▶ [Task] In the text about Case Western research, which two technologies are researchers preparing to combine?

▶ [Supplied passage]
Posts Tagged Case Western University
Advances in the control of prosthetic arms, or even exoskeletal arms, continue to amaze. Yet someone with a severe neck injury doesn’t need any such device since the greatest arm they could imagine is sitting right there hanging off their shoulder — but unable to perform. Efforts to control an artificial arm may seem impotent to these folks, when a bridge spanning just a couple centimeters of scar tissue in the spinal column can not even be made. A way forward is now taking shape at Case Western University in Ohio. Researchers there are gearing up to combine the Braingate cortical chip developed at Brown University with their own Functional Electric Stimulation (FES) platform.
It has long been known that electrical stimulation can directly control muscles. The problem is that it is fairly inaccurate, and can be painful or damaging. Stimulating the nerves directly using precisely positioned arrays is a much better approach. One group of Case Western researchers recently demonstrated a remarkable device called a nerve cuff electrode that can be placed around small segments of nerve. They used the cuff to provide an interface for sending data from sensors in the hand back to the brain using sensory nerves in the arm. With FES, the same kind of cuff electrode can also be used to stimulate nerves going the other direction, in other words, to the muscles.

▶ [Input data]
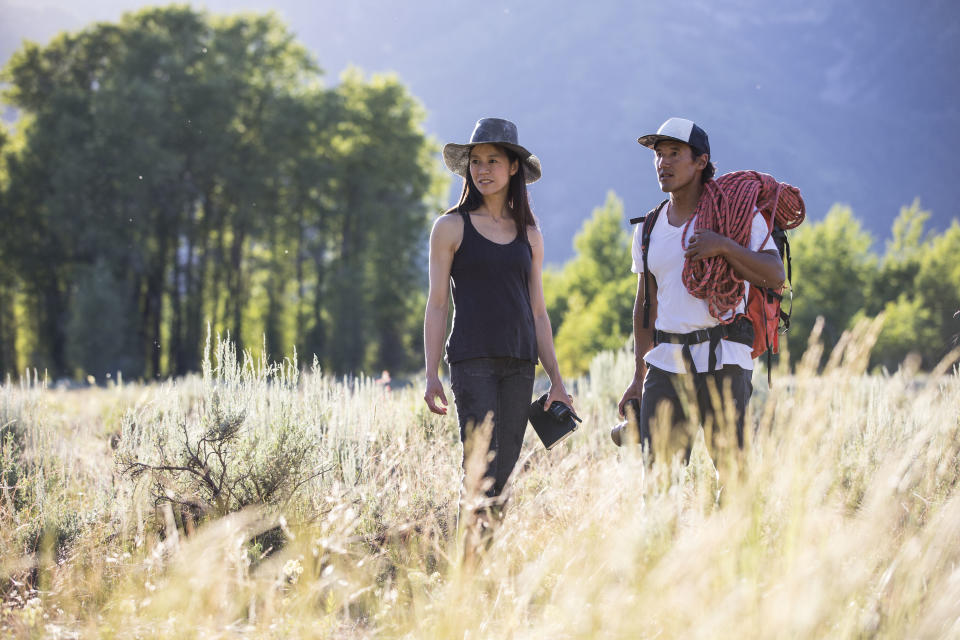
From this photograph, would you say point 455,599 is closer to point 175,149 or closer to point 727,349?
point 727,349

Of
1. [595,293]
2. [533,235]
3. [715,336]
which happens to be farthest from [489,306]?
[595,293]

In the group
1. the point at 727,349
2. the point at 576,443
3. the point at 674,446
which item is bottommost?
the point at 576,443

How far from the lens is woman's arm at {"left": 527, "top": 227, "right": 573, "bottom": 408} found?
3.65 meters

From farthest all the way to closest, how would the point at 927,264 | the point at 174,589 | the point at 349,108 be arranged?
the point at 927,264 → the point at 349,108 → the point at 174,589

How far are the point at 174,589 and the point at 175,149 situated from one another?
30.1 metres

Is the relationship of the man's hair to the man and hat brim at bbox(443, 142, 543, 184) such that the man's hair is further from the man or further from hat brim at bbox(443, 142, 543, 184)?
hat brim at bbox(443, 142, 543, 184)

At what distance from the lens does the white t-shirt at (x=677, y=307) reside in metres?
3.35

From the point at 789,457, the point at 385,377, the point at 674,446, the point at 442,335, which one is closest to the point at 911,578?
the point at 789,457

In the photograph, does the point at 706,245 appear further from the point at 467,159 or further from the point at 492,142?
the point at 467,159

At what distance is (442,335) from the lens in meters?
3.45

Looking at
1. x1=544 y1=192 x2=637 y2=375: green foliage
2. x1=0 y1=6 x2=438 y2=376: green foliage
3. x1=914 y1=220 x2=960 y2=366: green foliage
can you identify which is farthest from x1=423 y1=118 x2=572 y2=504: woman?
x1=914 y1=220 x2=960 y2=366: green foliage

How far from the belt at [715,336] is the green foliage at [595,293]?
14773 mm

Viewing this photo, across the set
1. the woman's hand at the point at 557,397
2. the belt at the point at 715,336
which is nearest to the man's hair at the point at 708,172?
the belt at the point at 715,336

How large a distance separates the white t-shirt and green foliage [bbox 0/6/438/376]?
25875 millimetres
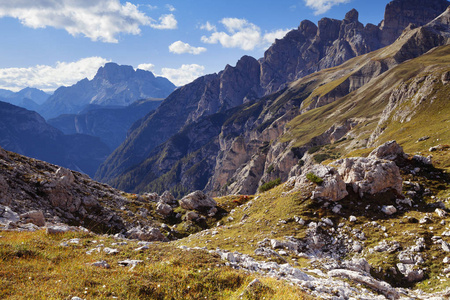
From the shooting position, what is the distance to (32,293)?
948cm

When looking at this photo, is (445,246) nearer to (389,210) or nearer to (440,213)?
(440,213)

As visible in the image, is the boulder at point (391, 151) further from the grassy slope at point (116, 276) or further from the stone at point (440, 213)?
the grassy slope at point (116, 276)

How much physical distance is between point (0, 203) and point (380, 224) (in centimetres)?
3852

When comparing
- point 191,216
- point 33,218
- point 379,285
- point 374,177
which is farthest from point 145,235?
point 374,177

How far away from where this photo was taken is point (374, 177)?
2777 centimetres

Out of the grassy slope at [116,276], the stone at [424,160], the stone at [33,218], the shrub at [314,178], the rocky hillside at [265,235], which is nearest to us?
the grassy slope at [116,276]

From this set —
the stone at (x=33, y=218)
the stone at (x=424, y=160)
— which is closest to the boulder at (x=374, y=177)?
the stone at (x=424, y=160)

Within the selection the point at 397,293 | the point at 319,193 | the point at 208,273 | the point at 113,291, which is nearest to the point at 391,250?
the point at 397,293

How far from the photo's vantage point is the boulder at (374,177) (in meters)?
27.3

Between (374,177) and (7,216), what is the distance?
38626 mm

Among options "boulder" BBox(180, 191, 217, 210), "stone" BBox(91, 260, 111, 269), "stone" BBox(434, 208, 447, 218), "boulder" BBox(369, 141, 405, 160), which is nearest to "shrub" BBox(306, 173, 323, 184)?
"stone" BBox(434, 208, 447, 218)

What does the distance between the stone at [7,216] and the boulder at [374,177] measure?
35.7m

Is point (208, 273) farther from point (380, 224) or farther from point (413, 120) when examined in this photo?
point (413, 120)

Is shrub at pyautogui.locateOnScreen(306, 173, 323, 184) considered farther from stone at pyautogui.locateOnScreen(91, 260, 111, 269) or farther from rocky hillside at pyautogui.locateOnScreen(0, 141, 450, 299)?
stone at pyautogui.locateOnScreen(91, 260, 111, 269)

▶ [Exercise response] The Braingate cortical chip developed at Brown University and their own Functional Electric Stimulation (FES) platform.